The expenditure undertaken by government to provide things like transfer payments, public services and infrastructure.

In the context of measuring Aggregate Demand any expenditure relating to transfer payments is excluded. 

Government spending is one of the key macroeconomic policy levers available to a government to control the business cycle. Increases in government spending cause an expansion in aggregate demand and decreases in government spending cause a reduction in aggregate demand.

Effects of G

An increase in government spending can be funded via raising taxes across the economy and/or borrowing more by selling government bonds. The decision of how the government funds the extra spending depends on the political environment, cost of borrowing and the overall health of the economy. For instance, if the cost of borrowing (i.e. bond yields) are high then the government may decide this is not a good time to borrow to invest in public infrastructure. This is because the returns generated will struggle to exceed the initial borrowing costs and interest charges. However, it may be the case that the government operates in a low growth economy and imposing heavier taxes on economic agents, could create significant long-term damage to the economy and therefore it is not feasible to raise spending by taxes and higher borrowing may be the only option.

Keynesian economists argue that governments should be active in using government spending to impact the economy, in particular encouraging an increase in government spending during recessions. Classical economists are more wary of having too much government spending due to its potential effects to cause or increase a budget deficit.


Government transfers

How governments use taxes and benefits to transfer wealth from the affluent to the needy sections of the economy. This helps to address inequalities in the distribution of income and wealth.

Gross Domestic Product

The total market value of all the final goods and services produced in an economy over a given period of time. This can be determine by measuring the expenditure, income or output of the economy.
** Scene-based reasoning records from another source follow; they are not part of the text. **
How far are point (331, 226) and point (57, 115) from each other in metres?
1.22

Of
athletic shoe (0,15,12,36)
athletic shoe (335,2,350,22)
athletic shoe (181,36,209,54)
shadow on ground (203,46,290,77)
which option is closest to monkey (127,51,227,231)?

Below is a diagram to illustrate the three methods of measuring the level of economic activity via GDP. All three of these methods should lead the same answer in a closed economy.


Gross Domestic Product per capita

GDP divided by the population of an economy. It is a useful way of measuring economic progress i.e. GDP growth may not be perceived as successful if GDP per capita has declined.

Below is a graph to show real GDP per capita changes over the past 30 years and as this is one of the main measures of the standard of living for a country, because this has been increasing over the past 30 years then living standards have been increasing as well.


Gross National Product

Is the final value of all the goods and services produced using labour and property owned by the inhabitants of an economy.

Hard commodities

Hard commodities are industrial materials that are mined e.g. silver, gold. petroleum, coal, gas, copper.

Hard Landing

A sharp slow down in economic growth carrying the risk of a recession after a period of healthy economic growth.